PROBLEMS TO WORK ON:
[a] In the Failing Well summary, which organization is named as the publisher of the report?
[b] Carry on the Failing Well summary, writing onward from its final sentence.

SUPPLIED PASSAGE:
When schools, hospitals and councils fail, it is the people who rely on those services who are the worst affected. With pressure on budgets, continuing reform and increasing demand for services, further failures may be unavoidable.

Failing Well, a new report from the Institute for Government, gets to the heart of why organisations fail and how to minimise the impact when things go wrong. Before services fail, warning signs are often missed – and after failure, politicians tend to reach for stock responses rather than address the underlying causes. The first step to dealing with failure more effectively is to recognise and learn from the successful recoveries right under their noses.

Researchers looked at four different organisations that endured serious failures and managed to successfully turnaround: Eltham Foundation School (now Harris Academy Greenwich), Doncaster Metropolitan Borough Council, Basildon and Thurrock NHS Foundation Trust and West Sussex Children’s Services.

In all four cases, rather than resorting only to restructuring or laying blame, turnarounds were based on honest reporting cultures (even if that means things get worse on paper), strong peer involvement, reinvigorated leadership and a shared ownership of failure.

RECORDED INFORMATION:
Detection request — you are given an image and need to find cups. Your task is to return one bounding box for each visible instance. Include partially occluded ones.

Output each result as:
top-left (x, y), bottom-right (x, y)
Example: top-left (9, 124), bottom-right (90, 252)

ANSWERS FOR THE TASKS:
[a] The Institute for Government.

[b]
For instance, in the case of Eltham Foundation School, academy status alone did not dramatically improve the school – it was better connections to high-performing schools, reinvigorated leadership and resources that really helped. In Basildon, the hospital had an unusually high mortality rate, but was able to achieve a dramatic turnaround by instituting an open reporting culture, where everyone from cleaners to senior clinical staff felt able to report incidents.

Emma Norris, Programme Director, said:

“Failure is an ever present threat in our public services – and the risks are increasing. Yet there are good and bad ways of responding to failure. Politicians too often use a superficial set of tools – restructuring a service or parcelling out blame. But this won’t solve the problem: leadership, collaboration and transparency will. Those overseeing turnarounds also need to hold their nerve and accept that performance can dip further as recovery begins.”

Notes to editors

  1. The Institute for Government is an independent think tank that works to make government more effective.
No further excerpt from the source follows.